De Sléttjökull beweegt nauwelijks, slechts twintig meter per jaar (Van der Meer et al., 1999). Halverwege de gigantisch brede gletsjer ligt een naamloos bergje dat de laatste jaren uit het terugtrekkende ijs is verschenen. Zo liggen er wel meer solitaire bergjes voor de gletsjer. Ze zijn allemaal onder het ijs gevormd tijdens vulkaanuitbarstingen. De Eldgjá-breuklijn loopt hier namelijk tot onder de ijskap door.
Van alle bergen die vanonder het smeltende ijs tevoorschijn zijn gekomen is Mælifell de beroemdste. Deze 791 meter hoge (dode) vulkaan torent tweehonderd meer boven z’n omgeving uit. Tienduizend jaar geleden, aan het einde van de laatste ijstijd, werd hij bevrijd uit het ijs. Tegenwoordig ligt het ijs op 2,5 kilometer afstand, maar aan het einde van de negentiende eeuw kwam de Sléttjökull nog helemaal tot aan de Mælifell. Sindsdien werd de gletsjer steeds kleiner, alleen onderbroken door een stationaire fase in de jaren 1980.

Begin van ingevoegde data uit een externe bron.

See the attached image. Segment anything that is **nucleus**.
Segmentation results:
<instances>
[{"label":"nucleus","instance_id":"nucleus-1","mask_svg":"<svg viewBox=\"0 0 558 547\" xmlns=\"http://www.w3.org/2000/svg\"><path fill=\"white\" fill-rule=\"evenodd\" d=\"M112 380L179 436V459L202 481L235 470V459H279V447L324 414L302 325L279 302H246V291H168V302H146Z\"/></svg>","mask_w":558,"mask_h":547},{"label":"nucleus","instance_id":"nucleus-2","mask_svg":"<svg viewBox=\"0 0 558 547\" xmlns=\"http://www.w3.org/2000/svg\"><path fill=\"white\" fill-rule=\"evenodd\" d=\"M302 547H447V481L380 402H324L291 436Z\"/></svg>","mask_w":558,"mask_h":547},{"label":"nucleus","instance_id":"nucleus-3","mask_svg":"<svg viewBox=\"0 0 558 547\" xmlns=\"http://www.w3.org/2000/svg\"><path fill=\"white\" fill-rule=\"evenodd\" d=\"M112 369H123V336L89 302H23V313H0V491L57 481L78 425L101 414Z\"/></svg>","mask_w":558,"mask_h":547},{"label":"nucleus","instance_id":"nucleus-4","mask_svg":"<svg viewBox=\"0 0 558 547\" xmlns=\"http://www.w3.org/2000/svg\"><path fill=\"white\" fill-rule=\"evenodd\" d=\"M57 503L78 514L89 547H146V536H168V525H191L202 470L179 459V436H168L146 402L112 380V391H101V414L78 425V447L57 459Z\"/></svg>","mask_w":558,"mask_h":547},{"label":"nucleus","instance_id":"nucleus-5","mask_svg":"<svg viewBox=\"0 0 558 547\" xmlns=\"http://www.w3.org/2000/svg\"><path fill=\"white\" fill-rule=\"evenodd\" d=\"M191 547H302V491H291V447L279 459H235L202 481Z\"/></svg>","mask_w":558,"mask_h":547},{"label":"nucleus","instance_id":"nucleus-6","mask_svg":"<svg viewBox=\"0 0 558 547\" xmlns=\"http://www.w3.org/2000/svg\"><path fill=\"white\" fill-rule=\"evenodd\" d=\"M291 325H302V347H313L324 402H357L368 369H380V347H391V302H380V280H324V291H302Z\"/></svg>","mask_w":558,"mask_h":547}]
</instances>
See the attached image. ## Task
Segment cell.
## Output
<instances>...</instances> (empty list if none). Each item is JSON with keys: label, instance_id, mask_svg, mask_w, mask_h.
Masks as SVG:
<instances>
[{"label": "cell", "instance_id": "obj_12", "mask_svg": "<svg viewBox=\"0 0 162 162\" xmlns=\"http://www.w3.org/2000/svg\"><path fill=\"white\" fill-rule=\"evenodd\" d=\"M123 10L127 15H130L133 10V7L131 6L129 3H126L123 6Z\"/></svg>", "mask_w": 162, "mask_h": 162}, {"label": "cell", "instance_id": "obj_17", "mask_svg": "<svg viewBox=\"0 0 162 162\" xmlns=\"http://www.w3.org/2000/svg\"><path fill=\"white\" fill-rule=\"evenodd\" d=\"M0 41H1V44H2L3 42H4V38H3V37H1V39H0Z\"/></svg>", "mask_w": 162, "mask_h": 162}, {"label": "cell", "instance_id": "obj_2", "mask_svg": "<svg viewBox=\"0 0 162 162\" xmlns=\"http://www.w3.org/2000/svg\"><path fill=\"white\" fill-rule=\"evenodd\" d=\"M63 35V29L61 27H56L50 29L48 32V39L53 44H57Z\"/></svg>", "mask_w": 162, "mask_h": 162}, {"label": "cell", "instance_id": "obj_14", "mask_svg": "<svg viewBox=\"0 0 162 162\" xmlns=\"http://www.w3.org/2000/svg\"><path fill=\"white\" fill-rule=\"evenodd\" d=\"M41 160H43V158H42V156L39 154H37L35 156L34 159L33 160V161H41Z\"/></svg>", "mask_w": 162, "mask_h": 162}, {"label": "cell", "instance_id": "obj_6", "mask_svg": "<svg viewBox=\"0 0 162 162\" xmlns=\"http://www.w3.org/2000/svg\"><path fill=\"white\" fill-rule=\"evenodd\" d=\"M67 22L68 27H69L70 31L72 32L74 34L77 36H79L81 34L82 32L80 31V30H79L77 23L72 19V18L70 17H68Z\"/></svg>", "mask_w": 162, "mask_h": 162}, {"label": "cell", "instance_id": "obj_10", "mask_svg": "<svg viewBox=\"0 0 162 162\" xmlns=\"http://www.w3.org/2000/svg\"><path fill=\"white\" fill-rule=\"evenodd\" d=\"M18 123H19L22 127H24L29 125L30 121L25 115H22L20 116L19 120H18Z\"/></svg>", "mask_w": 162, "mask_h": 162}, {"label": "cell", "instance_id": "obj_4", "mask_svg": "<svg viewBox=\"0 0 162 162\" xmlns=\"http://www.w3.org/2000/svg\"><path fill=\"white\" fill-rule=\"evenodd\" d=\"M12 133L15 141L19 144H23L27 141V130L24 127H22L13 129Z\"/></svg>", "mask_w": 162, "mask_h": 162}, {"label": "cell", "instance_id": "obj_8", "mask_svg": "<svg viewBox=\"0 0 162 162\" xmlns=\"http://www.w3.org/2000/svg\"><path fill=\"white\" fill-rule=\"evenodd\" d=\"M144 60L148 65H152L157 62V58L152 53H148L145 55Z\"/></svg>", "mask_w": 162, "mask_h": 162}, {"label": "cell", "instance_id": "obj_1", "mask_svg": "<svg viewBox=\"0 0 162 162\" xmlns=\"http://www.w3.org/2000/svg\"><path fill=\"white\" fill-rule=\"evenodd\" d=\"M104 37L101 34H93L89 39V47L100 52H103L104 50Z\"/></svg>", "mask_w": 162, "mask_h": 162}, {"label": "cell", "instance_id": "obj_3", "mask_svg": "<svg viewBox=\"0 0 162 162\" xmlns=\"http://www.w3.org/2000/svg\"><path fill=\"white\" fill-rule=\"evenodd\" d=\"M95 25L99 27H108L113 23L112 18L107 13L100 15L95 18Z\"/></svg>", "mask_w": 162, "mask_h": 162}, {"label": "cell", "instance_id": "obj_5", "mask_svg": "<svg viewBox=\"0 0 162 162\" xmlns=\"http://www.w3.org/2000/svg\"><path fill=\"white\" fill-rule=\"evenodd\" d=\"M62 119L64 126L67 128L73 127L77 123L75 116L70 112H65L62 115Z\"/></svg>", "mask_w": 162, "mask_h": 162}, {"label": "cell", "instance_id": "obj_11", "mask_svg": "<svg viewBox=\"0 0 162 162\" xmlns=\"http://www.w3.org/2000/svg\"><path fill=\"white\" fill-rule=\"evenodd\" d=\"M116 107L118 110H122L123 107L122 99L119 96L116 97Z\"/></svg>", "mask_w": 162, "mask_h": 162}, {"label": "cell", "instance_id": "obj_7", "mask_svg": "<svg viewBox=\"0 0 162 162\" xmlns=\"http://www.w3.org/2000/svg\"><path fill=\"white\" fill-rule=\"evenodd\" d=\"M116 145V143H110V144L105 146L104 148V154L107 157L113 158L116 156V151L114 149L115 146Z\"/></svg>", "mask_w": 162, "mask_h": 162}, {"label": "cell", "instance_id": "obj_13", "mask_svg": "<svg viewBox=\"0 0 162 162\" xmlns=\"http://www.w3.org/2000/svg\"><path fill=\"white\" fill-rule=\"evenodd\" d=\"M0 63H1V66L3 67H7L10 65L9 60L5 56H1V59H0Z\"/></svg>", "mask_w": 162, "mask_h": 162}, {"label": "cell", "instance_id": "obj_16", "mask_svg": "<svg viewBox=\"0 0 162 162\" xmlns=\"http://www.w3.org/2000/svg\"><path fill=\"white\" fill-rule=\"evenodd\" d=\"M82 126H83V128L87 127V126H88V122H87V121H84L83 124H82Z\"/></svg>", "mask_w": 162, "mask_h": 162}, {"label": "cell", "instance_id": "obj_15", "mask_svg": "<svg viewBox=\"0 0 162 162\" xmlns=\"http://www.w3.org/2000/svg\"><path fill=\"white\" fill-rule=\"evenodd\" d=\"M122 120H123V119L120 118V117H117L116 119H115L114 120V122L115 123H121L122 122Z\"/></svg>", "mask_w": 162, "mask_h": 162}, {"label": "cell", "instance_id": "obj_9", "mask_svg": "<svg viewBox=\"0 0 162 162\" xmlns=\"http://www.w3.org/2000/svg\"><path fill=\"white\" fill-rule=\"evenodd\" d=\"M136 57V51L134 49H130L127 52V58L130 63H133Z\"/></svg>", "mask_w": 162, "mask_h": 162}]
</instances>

De heuvels en bergen die uit het ijs komen raken na verloop van tijd begroeid. Hoe verder ze van het ijs liggen, hoe groener ze dus zijn. Eenmaal bedekt met mossen en grassen contrasteren ze scherp met hun zwarte omgeving. Langs de gletsjer ligt namelijk de Mælifellssandur, een grote vlakte van zwart zand. Het zand krijgt nooit genoeg rust om begroeid te raken. De woeste smeltwaterrivieren verleggen constant hun loop en de ongenadige wind blaast de korrels alle kanten op.
In de komende decennia zullen er nog wel meer heuvels verschijnen, want Sléttjökull wordt per jaar vijftig tot honderd meter korter. Bovendien komt onder het ijs till (sediment) vrij dat makkelijk verspoelt. Samen met de ruime beschikbaarheid van smeltwater zorgt dit ervoor dat deze kant van de Mýrdalsjökull een onherbergzame plek blijft.